WORK TO DO:
Return, word for word, the stretch of the passage on lawyers' pro bono service from "Service in the public interest many" through "maintenance of professionalism.".

EXTRACT:
========

It is the responsibility of those licensed as officers of the court to use their training, experience and skills to provide services in the public interest for which compensation may not be available. It is the responsibility of those who manage law firms to create an environment that is hospitable to the rendering of a reasonable amount of uncompensated service by lawyers practicing in that firm.

Service in the public interest many take many forms. These include but are not limited to pro bono representation of persons unable to pay for legal services and assistance in the organized bar's efforts at law reform. An individual lawyer's efforts in these areas is evidence of the lawyer's good character and fitness to practice law, and the efforts of the bar as a whole are essential to the bar's maintenance of professionalism.

The absence from the proposed new rules of ABA Model Rule 6.1 regarding pro bono and public service therefore should not be interpreted as limiting the responsibility of attorneys to render uncompensated service in the public interest. Rather, the rationale for the absence of ABA Model Rule 6.1 is that this concept is not appropriate for a disciplinary code, because an appropriate disciplinary standard regarding pro bono and public service is difficult, if not impossible, to articulate. That ABA Model Rule 6.1 itself uses the word "should" instead of "shall" in describing this duty reflects the uncertainty of the ABA on this issue.

========

DATASET EXTRACT:
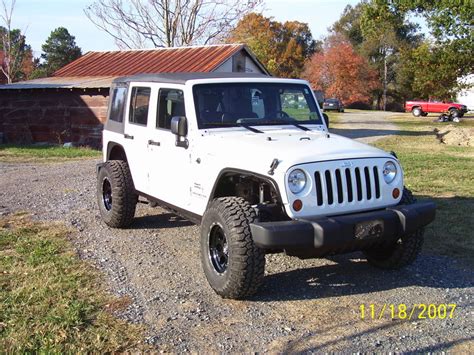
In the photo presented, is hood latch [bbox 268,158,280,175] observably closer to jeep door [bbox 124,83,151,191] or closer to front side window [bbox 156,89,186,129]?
front side window [bbox 156,89,186,129]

========

ANSWER TO THIS PROBLEM:
Service in the public interest many take many forms. These include but are not limited to pro bono representation of persons unable to pay for legal services and assistance in the organized bar's efforts at law reform. An individual lawyer's efforts in these areas is evidence of the lawyer's good character and fitness to practice law, and the efforts of the bar as a whole are essential to the bar's maintenance of professionalism.